Кирилл ответил и Ешитери, выразив надежду, что эти гастроли внесут достойный вклад во взаимоотношения наших народов...

Когда Павлов ушел, уведя за собой первого советника и японских городовых, все стало проще и по-домашнему, дошло до моего книжного подарка, и Кира сказал:

- Пойдем выпьем, Володька!.. Ты что хочешь?.. Водку или саке?

- Саке, - сказал я.

- Лучше водку, - щедро посоветовал Сева Кузнецов.

- Нет, водку я и дома выпью, а здесь хочу саке, - сказал я.

Кирилл казался совершенно счастливым и пытался осмыслить выходящее за рамки протокола событие.

- Ты смотри, что получилось!.. Как мы воткнули японцам! - удивленно говорил он Севе Кузнецову, приглашая в свидетели и меня. - Охранников с пистолями видал?..

- Видал, - сказал Сева.

- А что, эти протестанты могли ведь и в посла пальнуть!.. Или полезть с ножом, - дал волю воображению Кирилл, - что тогда?!

- Да-а, - весело протянул Сева и с сомнением посмотрел на большую бутылку саке.

- Нет, такого еще не бывало, чтобы посол приезжал, - сказал Кирилл. Сева, давай наливай!..

Выпив саке, Р. решил поделиться с Гогой наблюдениями о японцах.

- Георгий Александрович, - развязно сказал он, - не могу избавиться от впечатления, что японцы поразительно похожи на узбеков...

- Да? - переспросил он и предположил: - А может быть, наоборот!..

- Возможно, - сказал Р. - Но вы посмотрите: подчеркнутая вежливость, вкрадчивые повадки... И потом - скрытность, проявления ярости, гортанные звуки... Абсолютные узбеки!..

- Ну конечно, - сказал Товстоногов, - это же одна раса!..

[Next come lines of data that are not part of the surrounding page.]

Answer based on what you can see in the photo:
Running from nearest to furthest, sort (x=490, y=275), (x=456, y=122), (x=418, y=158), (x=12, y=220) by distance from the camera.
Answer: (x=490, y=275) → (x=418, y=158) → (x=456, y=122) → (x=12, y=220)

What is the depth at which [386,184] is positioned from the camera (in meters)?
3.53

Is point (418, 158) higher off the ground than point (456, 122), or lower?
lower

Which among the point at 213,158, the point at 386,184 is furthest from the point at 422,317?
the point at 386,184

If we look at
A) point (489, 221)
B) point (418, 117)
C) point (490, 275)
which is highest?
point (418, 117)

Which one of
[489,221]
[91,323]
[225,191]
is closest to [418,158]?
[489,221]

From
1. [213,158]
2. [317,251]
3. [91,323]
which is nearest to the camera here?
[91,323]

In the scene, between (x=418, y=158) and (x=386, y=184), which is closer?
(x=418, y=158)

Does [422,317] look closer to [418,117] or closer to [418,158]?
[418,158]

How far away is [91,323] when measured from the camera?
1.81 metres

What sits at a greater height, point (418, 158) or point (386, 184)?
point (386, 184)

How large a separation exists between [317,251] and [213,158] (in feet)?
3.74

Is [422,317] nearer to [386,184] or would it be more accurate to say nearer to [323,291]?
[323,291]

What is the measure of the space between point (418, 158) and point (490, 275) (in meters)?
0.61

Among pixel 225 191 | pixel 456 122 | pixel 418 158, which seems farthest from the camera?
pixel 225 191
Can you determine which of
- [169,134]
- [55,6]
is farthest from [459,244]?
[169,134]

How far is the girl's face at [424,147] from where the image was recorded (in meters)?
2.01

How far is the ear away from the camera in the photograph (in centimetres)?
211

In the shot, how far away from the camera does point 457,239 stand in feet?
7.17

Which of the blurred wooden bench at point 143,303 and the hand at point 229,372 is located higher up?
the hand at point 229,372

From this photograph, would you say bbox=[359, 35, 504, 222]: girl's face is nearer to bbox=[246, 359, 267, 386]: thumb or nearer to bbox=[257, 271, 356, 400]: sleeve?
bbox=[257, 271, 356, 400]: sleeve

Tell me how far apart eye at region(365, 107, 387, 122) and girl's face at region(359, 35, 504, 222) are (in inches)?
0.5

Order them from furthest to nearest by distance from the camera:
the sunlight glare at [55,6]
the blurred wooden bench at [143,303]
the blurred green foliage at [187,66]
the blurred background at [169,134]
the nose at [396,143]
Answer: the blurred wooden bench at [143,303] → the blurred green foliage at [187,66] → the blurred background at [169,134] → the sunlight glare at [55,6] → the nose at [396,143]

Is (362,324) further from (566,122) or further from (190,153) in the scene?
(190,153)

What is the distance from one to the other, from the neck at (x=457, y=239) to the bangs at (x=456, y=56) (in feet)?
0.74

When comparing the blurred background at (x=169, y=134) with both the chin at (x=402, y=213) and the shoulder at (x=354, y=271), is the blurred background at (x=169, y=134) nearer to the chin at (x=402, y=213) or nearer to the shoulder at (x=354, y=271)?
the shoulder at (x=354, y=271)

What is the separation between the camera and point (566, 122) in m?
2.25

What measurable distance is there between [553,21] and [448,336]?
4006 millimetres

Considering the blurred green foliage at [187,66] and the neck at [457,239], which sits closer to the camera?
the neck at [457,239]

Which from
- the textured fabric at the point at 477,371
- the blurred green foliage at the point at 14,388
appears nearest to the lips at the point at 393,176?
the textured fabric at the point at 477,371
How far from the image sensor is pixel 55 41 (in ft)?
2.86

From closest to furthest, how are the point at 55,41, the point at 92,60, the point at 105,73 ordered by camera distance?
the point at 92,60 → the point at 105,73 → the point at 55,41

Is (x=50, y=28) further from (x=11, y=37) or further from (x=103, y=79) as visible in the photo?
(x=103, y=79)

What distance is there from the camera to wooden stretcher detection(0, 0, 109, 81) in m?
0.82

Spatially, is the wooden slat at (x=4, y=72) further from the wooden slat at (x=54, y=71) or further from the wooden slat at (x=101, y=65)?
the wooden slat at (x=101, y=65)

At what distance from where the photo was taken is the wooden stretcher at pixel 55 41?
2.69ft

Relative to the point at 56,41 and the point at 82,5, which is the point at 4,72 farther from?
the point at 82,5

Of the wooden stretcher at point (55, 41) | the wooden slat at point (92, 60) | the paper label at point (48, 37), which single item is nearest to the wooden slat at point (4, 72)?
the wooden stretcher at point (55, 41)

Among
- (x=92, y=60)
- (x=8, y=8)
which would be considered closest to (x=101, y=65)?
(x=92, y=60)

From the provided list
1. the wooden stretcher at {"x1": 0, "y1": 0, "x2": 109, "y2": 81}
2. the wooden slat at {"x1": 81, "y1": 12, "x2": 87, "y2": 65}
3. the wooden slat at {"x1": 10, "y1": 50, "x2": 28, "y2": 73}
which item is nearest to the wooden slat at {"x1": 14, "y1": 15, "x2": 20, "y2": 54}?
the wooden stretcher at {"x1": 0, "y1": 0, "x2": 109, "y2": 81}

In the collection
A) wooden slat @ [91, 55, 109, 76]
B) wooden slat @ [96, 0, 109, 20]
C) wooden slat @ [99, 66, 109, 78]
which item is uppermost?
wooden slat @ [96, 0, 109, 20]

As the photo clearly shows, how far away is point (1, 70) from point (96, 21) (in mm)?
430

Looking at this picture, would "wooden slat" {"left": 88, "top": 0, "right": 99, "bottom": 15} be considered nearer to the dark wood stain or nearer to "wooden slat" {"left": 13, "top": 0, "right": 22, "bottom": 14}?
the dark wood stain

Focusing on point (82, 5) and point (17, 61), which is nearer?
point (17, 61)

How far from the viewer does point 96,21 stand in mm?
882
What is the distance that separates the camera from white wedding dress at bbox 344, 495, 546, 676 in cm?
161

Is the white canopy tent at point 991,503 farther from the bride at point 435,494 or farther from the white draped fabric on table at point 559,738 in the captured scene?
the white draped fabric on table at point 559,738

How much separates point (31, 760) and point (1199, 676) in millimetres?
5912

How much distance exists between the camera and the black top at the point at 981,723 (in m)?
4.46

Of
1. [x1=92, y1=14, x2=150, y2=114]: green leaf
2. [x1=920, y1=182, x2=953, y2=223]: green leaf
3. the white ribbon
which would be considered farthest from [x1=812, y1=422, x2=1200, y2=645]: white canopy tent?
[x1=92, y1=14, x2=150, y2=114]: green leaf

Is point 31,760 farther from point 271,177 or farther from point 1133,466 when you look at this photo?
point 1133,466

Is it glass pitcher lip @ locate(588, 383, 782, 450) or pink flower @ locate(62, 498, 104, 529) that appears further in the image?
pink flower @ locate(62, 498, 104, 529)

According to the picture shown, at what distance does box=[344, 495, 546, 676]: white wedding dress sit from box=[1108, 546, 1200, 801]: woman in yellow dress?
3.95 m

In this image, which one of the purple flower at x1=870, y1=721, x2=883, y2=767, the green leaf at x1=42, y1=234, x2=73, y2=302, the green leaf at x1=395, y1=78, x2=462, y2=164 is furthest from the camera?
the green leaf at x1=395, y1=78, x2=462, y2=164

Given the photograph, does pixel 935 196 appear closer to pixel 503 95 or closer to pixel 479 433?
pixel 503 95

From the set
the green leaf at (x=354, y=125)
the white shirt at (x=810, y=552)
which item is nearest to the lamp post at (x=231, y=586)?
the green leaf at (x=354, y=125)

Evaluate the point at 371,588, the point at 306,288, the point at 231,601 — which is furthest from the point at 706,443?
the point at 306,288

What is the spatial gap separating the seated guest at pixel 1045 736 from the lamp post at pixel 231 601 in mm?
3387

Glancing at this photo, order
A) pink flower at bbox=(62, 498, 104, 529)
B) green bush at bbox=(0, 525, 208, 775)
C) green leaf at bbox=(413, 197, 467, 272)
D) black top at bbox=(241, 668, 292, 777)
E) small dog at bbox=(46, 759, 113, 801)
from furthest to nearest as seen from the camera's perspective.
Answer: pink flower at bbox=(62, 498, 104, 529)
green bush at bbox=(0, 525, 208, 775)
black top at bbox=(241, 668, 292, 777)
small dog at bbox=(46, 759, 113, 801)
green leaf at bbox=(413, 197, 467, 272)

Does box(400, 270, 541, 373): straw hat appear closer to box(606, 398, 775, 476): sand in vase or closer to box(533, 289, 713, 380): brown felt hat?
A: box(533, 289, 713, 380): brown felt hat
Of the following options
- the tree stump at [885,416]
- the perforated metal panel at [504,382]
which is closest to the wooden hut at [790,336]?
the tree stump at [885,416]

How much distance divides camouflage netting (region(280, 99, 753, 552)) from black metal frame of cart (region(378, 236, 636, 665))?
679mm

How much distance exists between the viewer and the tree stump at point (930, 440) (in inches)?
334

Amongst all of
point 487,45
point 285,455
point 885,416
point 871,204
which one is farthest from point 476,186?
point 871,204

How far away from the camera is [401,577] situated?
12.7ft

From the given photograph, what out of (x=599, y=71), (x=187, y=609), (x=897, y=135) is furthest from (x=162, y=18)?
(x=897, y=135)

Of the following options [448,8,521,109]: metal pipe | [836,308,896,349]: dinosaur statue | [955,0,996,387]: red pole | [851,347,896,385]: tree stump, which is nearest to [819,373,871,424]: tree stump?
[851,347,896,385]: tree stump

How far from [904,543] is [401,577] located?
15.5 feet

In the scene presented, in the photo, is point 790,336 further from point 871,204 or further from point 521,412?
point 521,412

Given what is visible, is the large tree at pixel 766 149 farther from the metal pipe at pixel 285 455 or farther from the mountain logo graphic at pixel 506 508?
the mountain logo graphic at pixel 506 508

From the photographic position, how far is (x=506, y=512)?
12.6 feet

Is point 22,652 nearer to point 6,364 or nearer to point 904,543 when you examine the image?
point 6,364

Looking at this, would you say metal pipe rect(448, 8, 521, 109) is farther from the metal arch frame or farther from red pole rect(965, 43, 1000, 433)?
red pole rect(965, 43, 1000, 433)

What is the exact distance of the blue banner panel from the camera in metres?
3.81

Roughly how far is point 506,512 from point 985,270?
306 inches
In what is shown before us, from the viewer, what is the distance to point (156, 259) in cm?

Раньше Р. это в голову не приходило, но теперь, апеллируя к расовому единству японцев с узбеками, можно было идти дальше и просить у Гоги визу на временный выезд в Узбекистан, что он и сделал через день на японской премьере "Ревизора"...

Тут к Гоге подтянулись Владик Стржельчик, и жена Кирилла Валя Николаева, и Вадим с Валей Ковель, и мы все вместе снова выпили саке без подогрева, хотя уже знали, что его следует пить из маленьких чашек и в подогретом виде...

Чокаясь со Стржельчиком, Р. вдруг понял, что Владик чувствует себя ущемленным, хотя он это, конечно, скрывает, не так, как настоящий японец или узбек, но все-таки довольно успешно. Может быть, Р. потому это и почувствовал, что Стриж скрывал в точном соответствии с теорией Станиславского: уж больно артист хороший, а чем активнее скрываешь, тем это заметней зрителю...

Конечно, что же это получалось? И Женя Лебедев с женой, и Кира Лавров с женой, и оба будут гонорар получать. Даже Вадя Медведев с женой и гонораром. А он - и без жены, и без гонорара, и без любимых ролей, и день рожденья у него совсем в другом месяце. А у Киры в том же, что у Гоги. Не говоря уж о приходе посла и японских охранников...

Чего-то он все-таки все время не добирал, несмотря на то, что имел для этого все основания. Во всяком случае, не меньше, чем остальные. И это его угнетало.

Да, товарищи по партии раскачали, верней, спровоцировали Славу выступить на объединенном пленуме творческой интеллигенции с пламенной речью против всяких предателей и диссидентов типа Сахарова и Солженицына.

И он выступал, и громил, и краснел, играя чужую речь как настоящий актер, и даже сорвал соответствующие аплодисменты.

Но это тоже его мучило, потому что потом не отстали, а, наоборот, позвали к Барабанщикову и предложили вступить в антисионистский комитет...

Не успели мы начать репетиции "Розы и Креста", как Стриж сыграл у нас роль трагического вестника. Он пришел в театр в неурочное время, после двух, когда репетиция уже закончилась, и сказал:

- Умер Володя Высоцкий.

Мы только что вышли из зала и толклись в предбаннике у актерского буфета. Кто-то сказал: "Бросьте шутить", кто-то - "Перестань", но большинство в один голос сказали ему в ответ:

- Не может быть.

И я, как все.

Тогда он сказал:

- Сегодня, в четыре утра... От обширного инфаркта...

Теперь все слушали его.

Помедлив, Слава объяснил:

- Сандро из Москвы звонил Гоге... А Гога сказал мне... Так докатилось...

Мы были еще в шоке, когда Стржельчик закончил сообщение так:

- Вот был гражданин... Совсем себя не щадил...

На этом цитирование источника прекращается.